### DATASET ENTRIES
—————

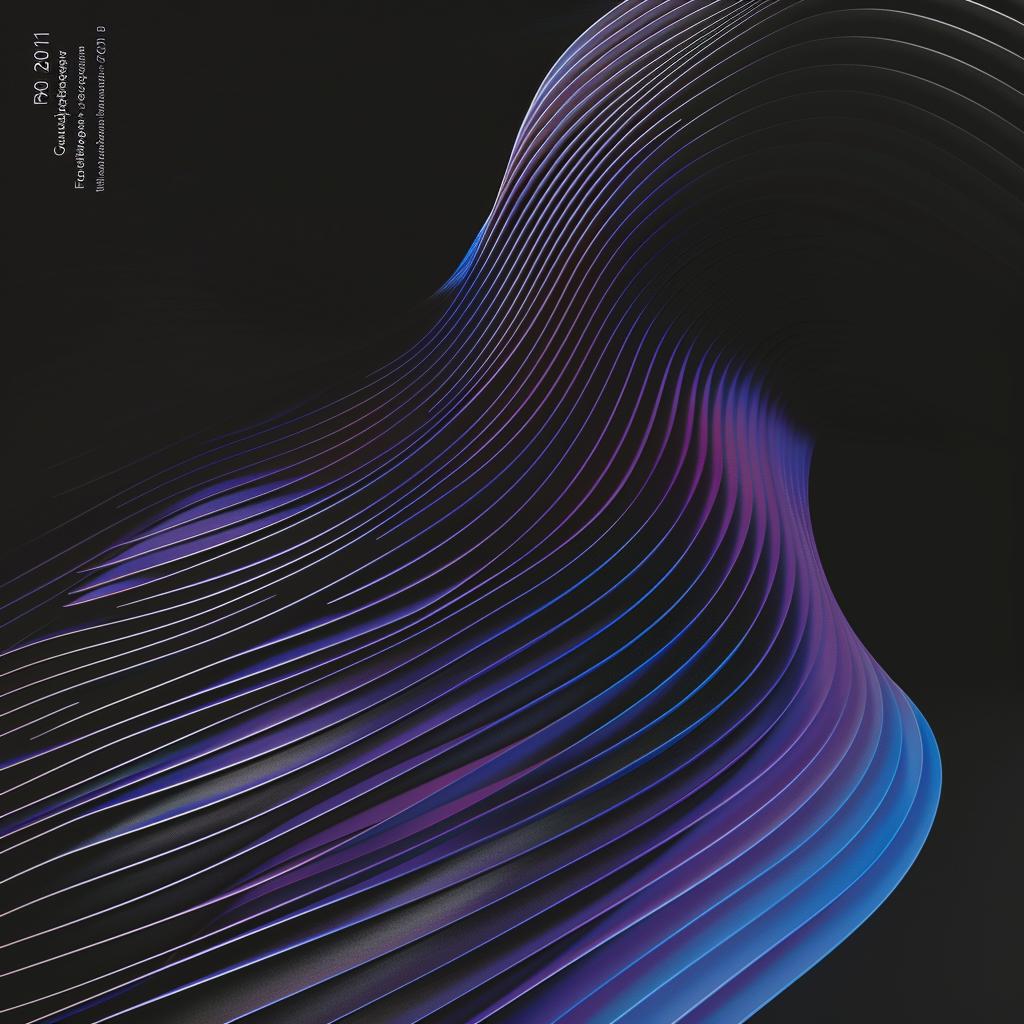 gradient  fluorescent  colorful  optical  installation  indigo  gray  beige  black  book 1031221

—————

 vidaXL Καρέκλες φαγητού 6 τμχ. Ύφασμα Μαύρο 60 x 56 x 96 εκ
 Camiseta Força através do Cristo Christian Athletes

—————

### DESCRIPTION OF THE TASK
Among the lines above, repeat exactly those from the line with "vidaXL Καρέκλες φαγητού" to the line with "Camiseta Força através", counting both ends.

### TASK RESULT
 vidaXL Καρέκλες φαγητού 6 τμχ. Ύφασμα Μαύρο 60 x 56 x 96 εκ
 Camiseta Força através do Cristo Christian Athletes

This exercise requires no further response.